#### Material for this task

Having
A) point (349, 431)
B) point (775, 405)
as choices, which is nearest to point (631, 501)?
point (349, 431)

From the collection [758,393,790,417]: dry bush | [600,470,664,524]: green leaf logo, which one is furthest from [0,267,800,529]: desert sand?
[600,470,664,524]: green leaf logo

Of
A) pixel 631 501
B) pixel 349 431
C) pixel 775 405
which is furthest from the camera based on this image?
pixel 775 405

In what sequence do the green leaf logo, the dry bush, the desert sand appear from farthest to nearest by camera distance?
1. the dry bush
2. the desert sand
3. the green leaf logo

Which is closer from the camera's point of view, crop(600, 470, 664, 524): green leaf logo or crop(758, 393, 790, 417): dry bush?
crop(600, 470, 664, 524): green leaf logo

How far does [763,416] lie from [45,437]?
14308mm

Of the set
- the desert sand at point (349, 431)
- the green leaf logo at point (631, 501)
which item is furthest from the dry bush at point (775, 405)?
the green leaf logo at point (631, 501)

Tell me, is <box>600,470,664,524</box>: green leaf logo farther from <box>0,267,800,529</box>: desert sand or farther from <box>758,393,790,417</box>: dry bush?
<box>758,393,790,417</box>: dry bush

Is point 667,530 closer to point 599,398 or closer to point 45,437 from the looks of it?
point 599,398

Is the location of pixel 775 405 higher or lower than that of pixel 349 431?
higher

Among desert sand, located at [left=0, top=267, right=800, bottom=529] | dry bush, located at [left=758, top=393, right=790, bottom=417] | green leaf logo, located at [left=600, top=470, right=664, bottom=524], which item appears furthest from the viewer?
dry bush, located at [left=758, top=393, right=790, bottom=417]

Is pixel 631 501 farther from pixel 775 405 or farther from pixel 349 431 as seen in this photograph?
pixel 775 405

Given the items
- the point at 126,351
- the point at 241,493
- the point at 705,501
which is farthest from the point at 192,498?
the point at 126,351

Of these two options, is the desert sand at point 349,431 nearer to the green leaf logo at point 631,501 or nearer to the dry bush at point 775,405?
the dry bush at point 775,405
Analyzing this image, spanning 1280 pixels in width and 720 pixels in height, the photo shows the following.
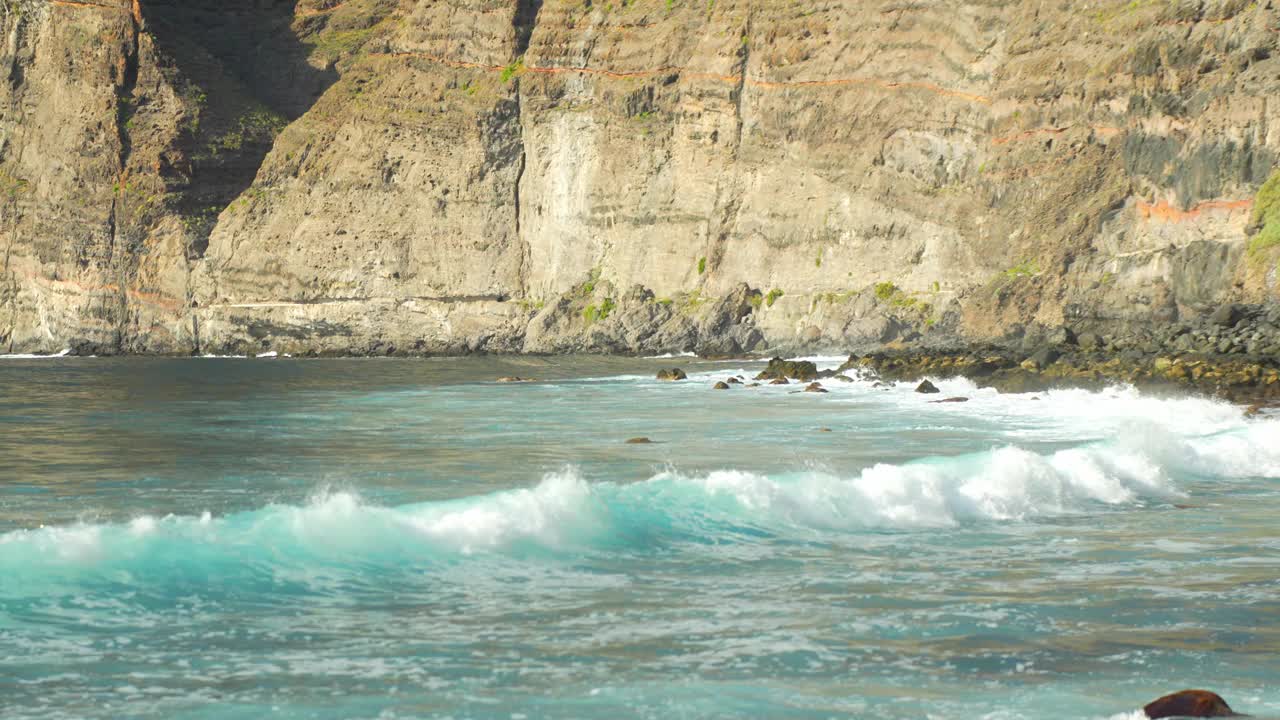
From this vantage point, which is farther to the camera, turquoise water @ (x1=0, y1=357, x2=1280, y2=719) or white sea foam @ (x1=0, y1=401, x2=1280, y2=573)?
white sea foam @ (x1=0, y1=401, x2=1280, y2=573)

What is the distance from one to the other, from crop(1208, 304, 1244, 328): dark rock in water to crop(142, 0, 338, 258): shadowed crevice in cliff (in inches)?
3210

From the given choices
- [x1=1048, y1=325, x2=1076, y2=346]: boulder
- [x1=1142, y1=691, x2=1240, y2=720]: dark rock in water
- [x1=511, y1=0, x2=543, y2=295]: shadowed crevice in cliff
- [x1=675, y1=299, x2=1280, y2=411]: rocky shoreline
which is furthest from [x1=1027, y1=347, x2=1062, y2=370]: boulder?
[x1=511, y1=0, x2=543, y2=295]: shadowed crevice in cliff

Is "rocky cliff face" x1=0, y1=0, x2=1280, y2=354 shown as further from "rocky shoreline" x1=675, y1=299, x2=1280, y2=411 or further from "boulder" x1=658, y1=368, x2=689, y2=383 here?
"boulder" x1=658, y1=368, x2=689, y2=383

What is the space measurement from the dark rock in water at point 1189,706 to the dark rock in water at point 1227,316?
123 ft

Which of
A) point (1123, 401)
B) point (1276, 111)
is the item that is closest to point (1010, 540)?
point (1123, 401)

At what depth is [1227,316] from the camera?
41.7 metres

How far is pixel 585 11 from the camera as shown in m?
92.9

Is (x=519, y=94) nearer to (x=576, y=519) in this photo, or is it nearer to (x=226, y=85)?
(x=226, y=85)

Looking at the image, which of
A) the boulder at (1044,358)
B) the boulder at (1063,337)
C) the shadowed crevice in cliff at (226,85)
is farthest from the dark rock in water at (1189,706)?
the shadowed crevice in cliff at (226,85)

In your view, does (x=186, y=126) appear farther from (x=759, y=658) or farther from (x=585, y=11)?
(x=759, y=658)

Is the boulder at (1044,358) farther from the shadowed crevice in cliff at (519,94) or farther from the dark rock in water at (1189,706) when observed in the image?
the shadowed crevice in cliff at (519,94)

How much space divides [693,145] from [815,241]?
12606 millimetres

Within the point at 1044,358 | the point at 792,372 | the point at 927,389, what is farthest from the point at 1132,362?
the point at 792,372

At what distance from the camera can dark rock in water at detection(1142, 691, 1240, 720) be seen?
278 inches
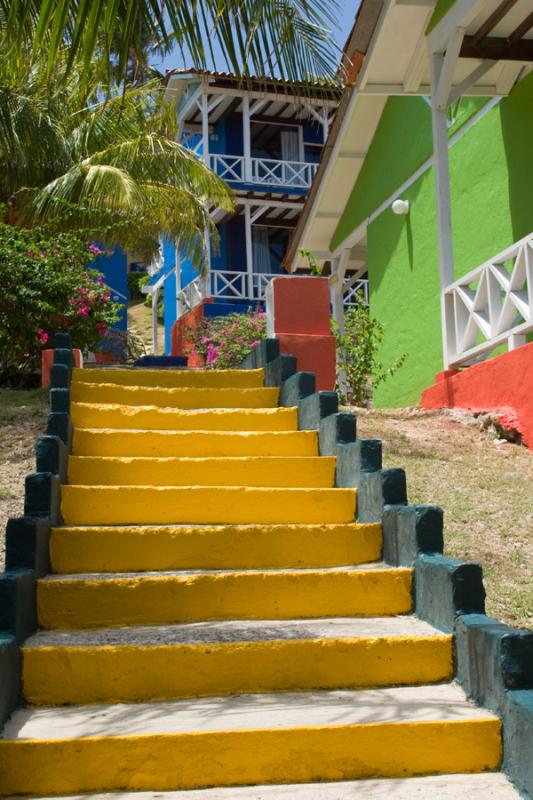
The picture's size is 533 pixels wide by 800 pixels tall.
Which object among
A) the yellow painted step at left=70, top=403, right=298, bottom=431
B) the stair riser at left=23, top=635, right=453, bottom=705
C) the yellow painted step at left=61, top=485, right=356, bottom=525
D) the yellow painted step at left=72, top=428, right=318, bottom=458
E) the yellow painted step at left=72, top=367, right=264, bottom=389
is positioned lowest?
the stair riser at left=23, top=635, right=453, bottom=705

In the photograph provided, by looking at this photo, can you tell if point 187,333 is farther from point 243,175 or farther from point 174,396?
point 174,396

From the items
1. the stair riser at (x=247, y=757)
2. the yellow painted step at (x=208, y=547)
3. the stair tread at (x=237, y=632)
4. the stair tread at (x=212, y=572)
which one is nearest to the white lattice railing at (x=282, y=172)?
the yellow painted step at (x=208, y=547)

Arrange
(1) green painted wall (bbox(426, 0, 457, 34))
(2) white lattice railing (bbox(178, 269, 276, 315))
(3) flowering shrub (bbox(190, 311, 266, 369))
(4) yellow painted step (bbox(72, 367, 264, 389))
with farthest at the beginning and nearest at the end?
(2) white lattice railing (bbox(178, 269, 276, 315)), (3) flowering shrub (bbox(190, 311, 266, 369)), (1) green painted wall (bbox(426, 0, 457, 34)), (4) yellow painted step (bbox(72, 367, 264, 389))

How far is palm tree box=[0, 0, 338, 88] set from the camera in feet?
14.6

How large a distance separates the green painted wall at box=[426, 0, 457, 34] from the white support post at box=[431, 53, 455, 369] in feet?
1.10

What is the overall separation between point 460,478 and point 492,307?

#### Challenge
Copy the entries from the line that contains "How large a" through the end of the entries, swapping "white support post" for "white pillar" and keeping everything else the same.

#### Full solution
How large a distance separates the green painted wall at box=[426, 0, 457, 34] from the white pillar at box=[431, 53, 455, 369] in feet?
1.10

What is the overall separation between point 460,478 and point 492,307?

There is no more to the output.